Task details: Return each line of the records below that contains the string "instances".

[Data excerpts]
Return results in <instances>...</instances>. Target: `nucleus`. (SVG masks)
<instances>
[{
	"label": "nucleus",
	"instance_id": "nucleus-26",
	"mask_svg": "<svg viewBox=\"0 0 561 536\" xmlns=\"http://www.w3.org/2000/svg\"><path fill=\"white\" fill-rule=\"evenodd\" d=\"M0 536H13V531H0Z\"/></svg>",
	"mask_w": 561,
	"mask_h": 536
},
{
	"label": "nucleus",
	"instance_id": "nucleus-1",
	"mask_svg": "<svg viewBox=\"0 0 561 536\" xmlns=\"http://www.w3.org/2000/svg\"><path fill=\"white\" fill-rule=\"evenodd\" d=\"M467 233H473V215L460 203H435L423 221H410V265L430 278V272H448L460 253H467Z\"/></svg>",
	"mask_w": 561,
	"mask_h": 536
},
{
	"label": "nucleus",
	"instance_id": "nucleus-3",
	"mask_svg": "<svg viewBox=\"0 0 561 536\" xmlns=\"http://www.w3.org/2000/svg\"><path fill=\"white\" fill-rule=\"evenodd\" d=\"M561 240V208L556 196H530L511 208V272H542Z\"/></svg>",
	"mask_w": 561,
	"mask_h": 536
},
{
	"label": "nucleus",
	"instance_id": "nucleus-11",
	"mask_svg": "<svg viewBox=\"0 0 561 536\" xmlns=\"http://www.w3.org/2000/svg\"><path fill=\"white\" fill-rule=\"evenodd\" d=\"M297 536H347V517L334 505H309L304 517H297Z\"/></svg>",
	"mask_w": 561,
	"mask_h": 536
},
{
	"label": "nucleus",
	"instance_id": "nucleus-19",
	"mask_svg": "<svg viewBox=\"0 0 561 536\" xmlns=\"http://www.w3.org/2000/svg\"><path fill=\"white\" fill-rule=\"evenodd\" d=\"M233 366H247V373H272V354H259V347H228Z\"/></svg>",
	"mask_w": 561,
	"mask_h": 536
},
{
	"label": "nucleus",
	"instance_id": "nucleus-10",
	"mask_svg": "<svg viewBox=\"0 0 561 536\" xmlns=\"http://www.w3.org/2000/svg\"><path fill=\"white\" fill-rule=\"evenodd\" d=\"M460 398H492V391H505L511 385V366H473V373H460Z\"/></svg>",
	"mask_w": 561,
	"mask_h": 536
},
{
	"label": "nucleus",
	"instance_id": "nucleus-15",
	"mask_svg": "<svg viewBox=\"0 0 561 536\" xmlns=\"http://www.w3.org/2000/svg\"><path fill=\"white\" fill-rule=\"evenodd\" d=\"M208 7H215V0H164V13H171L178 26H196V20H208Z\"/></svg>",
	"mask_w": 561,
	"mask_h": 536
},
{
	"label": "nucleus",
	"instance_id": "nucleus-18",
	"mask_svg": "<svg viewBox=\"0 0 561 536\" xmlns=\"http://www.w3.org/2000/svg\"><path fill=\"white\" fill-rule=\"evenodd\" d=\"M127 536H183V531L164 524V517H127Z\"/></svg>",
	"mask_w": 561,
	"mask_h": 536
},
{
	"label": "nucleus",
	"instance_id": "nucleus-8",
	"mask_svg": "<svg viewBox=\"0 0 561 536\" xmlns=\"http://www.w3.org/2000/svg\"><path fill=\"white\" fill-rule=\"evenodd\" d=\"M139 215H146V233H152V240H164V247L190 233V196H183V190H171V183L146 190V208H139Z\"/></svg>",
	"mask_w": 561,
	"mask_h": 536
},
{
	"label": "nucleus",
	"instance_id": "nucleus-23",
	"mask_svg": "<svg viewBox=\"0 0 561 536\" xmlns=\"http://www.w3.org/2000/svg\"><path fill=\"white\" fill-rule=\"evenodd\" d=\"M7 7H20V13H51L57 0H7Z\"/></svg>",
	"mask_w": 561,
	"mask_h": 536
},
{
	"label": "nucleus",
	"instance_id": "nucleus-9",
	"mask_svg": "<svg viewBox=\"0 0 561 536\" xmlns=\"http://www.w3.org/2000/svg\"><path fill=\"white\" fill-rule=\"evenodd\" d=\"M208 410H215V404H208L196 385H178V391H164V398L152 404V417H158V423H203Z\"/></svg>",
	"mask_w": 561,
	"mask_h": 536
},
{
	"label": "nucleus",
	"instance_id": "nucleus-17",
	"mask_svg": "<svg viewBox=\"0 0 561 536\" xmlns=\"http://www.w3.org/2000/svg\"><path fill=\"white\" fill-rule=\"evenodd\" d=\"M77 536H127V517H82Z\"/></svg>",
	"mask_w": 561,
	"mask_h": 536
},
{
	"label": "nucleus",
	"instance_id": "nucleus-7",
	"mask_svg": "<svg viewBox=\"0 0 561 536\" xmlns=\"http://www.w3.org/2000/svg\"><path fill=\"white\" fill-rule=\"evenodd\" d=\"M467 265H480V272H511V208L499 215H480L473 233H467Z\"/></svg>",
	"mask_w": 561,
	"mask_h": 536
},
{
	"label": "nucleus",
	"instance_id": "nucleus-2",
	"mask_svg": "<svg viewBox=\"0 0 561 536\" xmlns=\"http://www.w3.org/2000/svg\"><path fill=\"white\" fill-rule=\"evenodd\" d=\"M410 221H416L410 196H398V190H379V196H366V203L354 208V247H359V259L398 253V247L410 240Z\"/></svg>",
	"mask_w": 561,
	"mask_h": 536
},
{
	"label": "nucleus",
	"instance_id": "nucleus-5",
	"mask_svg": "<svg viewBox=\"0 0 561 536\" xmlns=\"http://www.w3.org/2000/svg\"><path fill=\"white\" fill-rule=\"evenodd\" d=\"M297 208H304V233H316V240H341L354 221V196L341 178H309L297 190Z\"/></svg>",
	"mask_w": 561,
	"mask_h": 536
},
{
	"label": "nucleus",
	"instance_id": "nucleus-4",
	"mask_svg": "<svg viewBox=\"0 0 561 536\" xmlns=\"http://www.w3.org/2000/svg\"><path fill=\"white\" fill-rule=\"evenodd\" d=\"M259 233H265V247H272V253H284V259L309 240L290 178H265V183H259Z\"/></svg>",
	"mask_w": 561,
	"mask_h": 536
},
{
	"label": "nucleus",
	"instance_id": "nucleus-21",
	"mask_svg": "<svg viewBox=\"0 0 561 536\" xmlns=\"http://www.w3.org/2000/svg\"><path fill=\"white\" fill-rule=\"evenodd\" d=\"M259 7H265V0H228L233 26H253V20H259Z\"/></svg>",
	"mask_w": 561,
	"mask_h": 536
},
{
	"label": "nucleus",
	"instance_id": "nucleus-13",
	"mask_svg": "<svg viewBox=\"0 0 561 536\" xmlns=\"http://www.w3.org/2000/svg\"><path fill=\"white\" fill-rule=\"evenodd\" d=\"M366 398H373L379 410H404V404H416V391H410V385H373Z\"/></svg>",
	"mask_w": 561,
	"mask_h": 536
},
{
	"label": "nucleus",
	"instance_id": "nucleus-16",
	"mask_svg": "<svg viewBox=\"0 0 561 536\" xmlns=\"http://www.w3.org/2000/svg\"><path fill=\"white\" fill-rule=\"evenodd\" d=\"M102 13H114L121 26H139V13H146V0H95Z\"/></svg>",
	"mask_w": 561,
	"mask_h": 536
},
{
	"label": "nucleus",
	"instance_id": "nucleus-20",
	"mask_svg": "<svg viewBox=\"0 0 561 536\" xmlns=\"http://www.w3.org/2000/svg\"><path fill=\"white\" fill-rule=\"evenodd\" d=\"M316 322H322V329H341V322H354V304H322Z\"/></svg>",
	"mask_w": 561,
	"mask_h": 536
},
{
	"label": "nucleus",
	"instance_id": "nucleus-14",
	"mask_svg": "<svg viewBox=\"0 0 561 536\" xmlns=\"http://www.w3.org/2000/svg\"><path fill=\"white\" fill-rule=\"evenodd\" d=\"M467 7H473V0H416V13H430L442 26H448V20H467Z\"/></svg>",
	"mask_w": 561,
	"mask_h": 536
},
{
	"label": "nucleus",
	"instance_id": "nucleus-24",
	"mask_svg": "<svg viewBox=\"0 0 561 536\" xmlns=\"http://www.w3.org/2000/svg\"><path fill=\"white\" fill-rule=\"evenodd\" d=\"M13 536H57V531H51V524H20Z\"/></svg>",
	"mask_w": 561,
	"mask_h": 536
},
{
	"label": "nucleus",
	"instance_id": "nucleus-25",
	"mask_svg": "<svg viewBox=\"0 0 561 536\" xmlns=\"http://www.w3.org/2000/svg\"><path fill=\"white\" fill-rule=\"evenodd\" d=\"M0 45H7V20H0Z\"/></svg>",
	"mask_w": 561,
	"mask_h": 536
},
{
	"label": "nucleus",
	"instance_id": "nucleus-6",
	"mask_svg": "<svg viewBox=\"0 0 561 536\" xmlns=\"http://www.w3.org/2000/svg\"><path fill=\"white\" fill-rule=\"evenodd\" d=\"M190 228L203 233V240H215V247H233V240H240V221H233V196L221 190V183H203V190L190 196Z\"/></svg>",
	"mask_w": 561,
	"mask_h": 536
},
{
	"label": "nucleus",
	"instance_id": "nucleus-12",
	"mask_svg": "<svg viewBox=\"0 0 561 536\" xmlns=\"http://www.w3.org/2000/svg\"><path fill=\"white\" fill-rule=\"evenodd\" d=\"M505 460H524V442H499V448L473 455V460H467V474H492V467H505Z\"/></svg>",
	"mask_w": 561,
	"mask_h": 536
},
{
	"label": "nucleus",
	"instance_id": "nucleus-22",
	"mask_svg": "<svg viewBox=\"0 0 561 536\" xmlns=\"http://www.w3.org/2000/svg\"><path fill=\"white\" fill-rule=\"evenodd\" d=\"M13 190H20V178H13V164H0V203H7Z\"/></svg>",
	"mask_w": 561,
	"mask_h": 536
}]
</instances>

Exercise result:
Return results in <instances>...</instances>. Target: `nucleus`. (SVG masks)
<instances>
</instances>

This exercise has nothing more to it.